You’re not good enough to do art at ‘O’ level.Mr Yates, art teacher at Walton Girls’ High School, 1983
I’ve often wondered why I accepted Mr Yates’ statement as Truth when I was thirteen. I immediately stopped drawing and began a journal instead. I had a flash of insight yesterday whilst washing my hair (of all things): he’d stated I wasn’t good enough at identity level. “You’re not good enough.” It was like a magic spell. I believed him. I stopped.
But why did I believe him? “You’re not good enough,” went straight to the beliefs I’d formed during childhood trauma and nestled amongst them, ready to raise its scaly neck and peck at me whenever art appeared on the horizon. It didn’t limit itself to art – it took any opportunity it could to pick and peck, squawking, “get down! Stay small! Stay safe! Don’t risk it!”

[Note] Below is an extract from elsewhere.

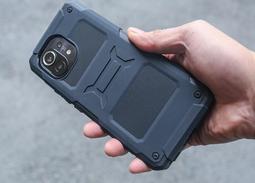 KINGCASE (現貨) 小米11 小米 11 送保護膜+指環 無邊框 硬殼 保護套手機殼無邊框 歷史價格詳細信息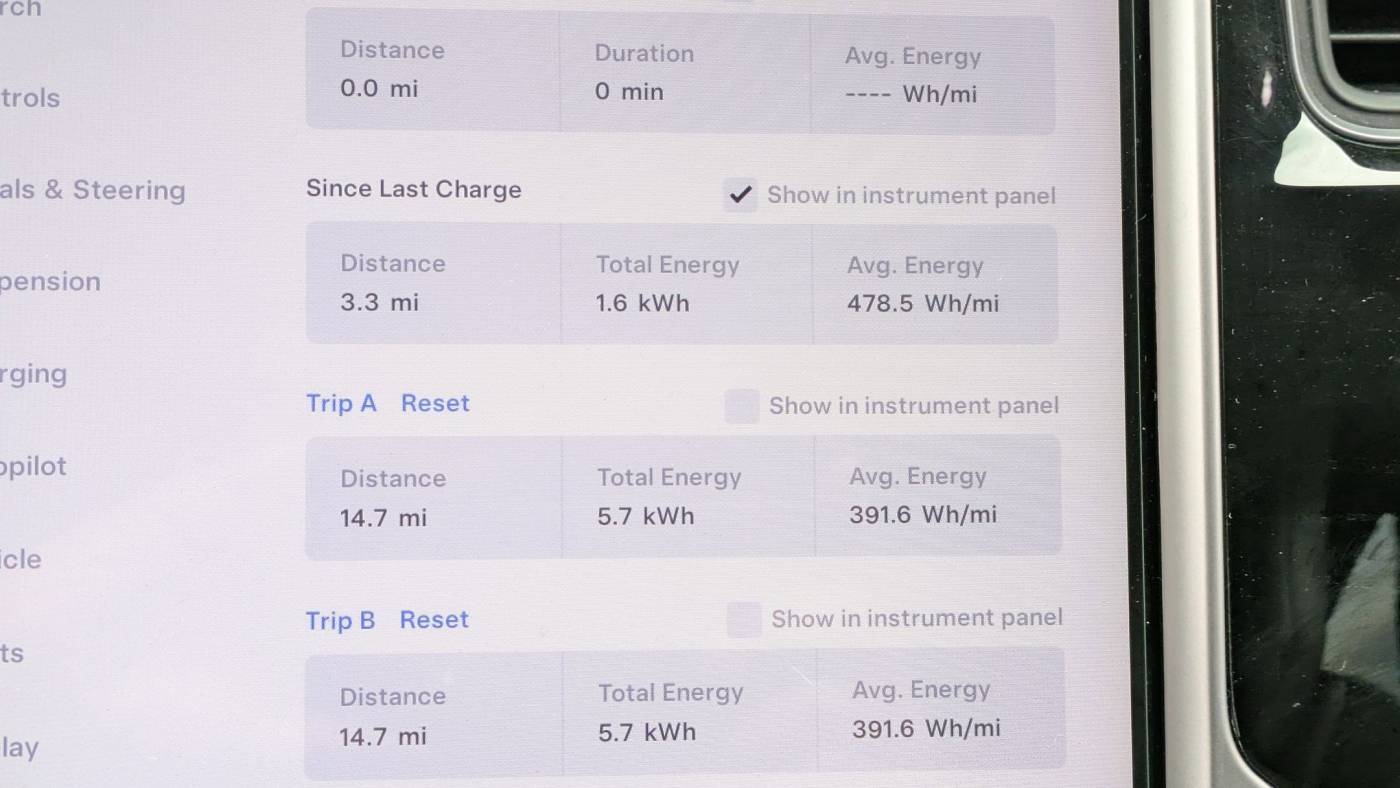 2018 Tesla Model S 5YJSA1E23JF280778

Many years later, when I studied Moving Image at art school, I kept talking about imposter syndrome. The other students didn’t share it. My tutor couldn’t see herself in my work about not feeling like an artist. No-one got it. Neither did I. I’d done all this work on releasing blocks when I did the Artist’s Way before I even got to art school. I thought I’d released Mr Yates’ limiting belief. But he was still there, saying, “you’re not good enough.”

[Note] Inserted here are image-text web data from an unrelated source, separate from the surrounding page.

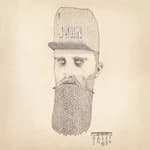 Owl John - Owl John (Music CD)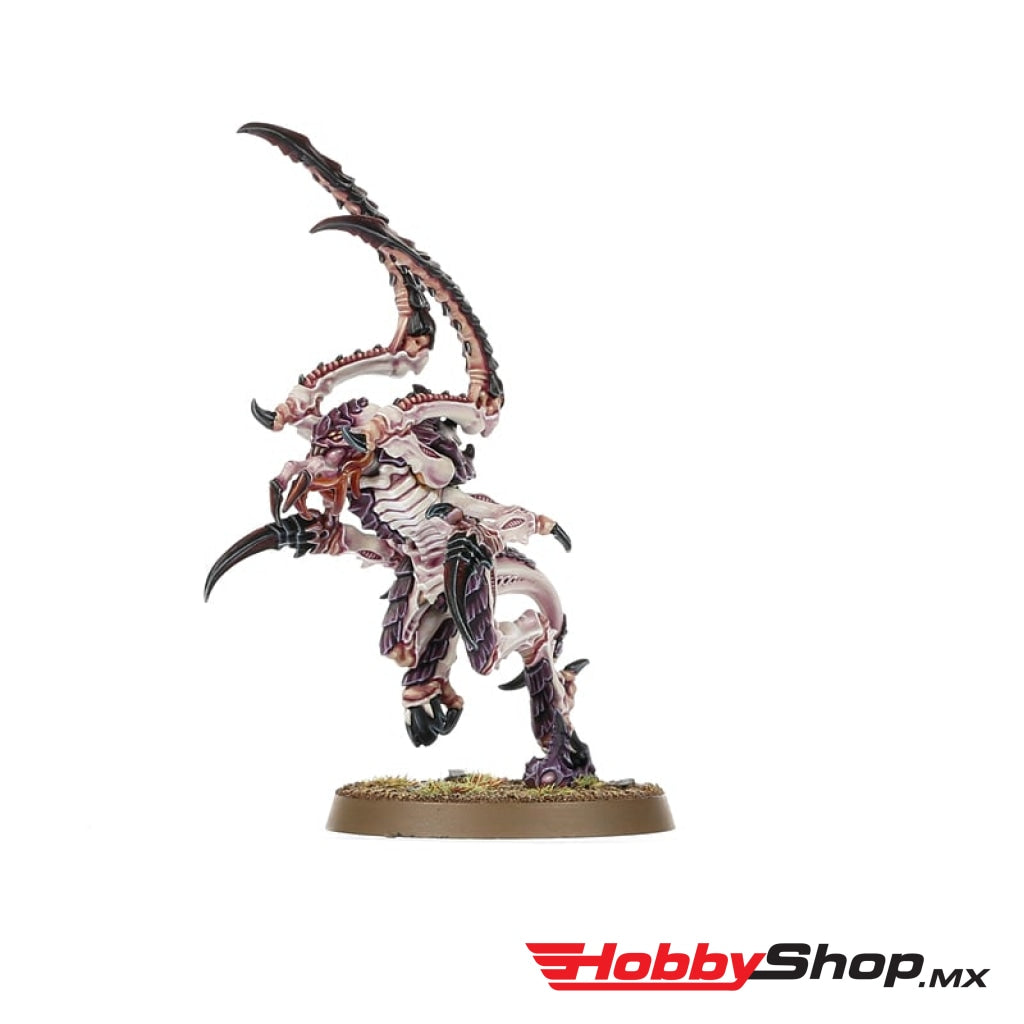 Games Workshop - Warhammer 40 000: Ultimate Starter Set (Inglés) En Existencia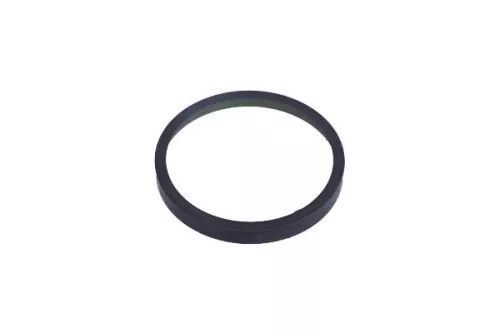 Sensor Ring, ABS MAXGEAR 27-0302)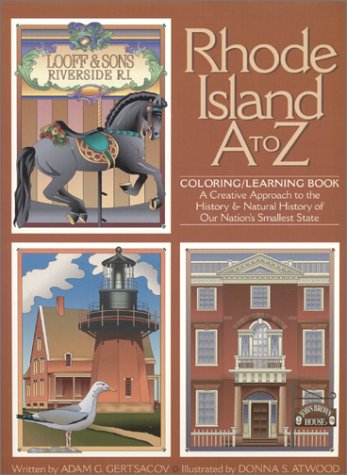 Rhode Island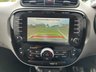USED 2016 65 KIA SOUL 1.6 CRDi Mixx SUV 5dr Diesel Manual Euro 5 (126 bhp) TURBO DIESEL, ULEZ COMPLIANT, FULL SERVICE HISTORY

It’s such a pernicious thing to say. It’s vague and gives no indication of how I could change my self to be good enough. What could he have meant? Did he mean he didn’t like how I brought my subjectivity into art? He didn’t like that I’d drawn the word “shit” in my still life homework. I didn’t like drawing still lifes.
Maybe he meant that to be good at art you needed to be able to produce photograph-like drawings of figurative reality. That’s not true. Jackson Pollock couldn’t do that. Mondrian could but chose to focus on abstract after years of conforming to ‘good’. So yeah, I’ll take your “not good enough”, Mr Yates, because I don’t want to be that kind of good. To conform to your idea of good is like dying to myself.
The image above is called Seminal. I drew it in 2017, whilst experimenting with colour pencils. I enjoyed the delicate blending. When I look at it I feel something I don’t have words for. I particularly enjoy the darkness around the shapes that look like light bulbs.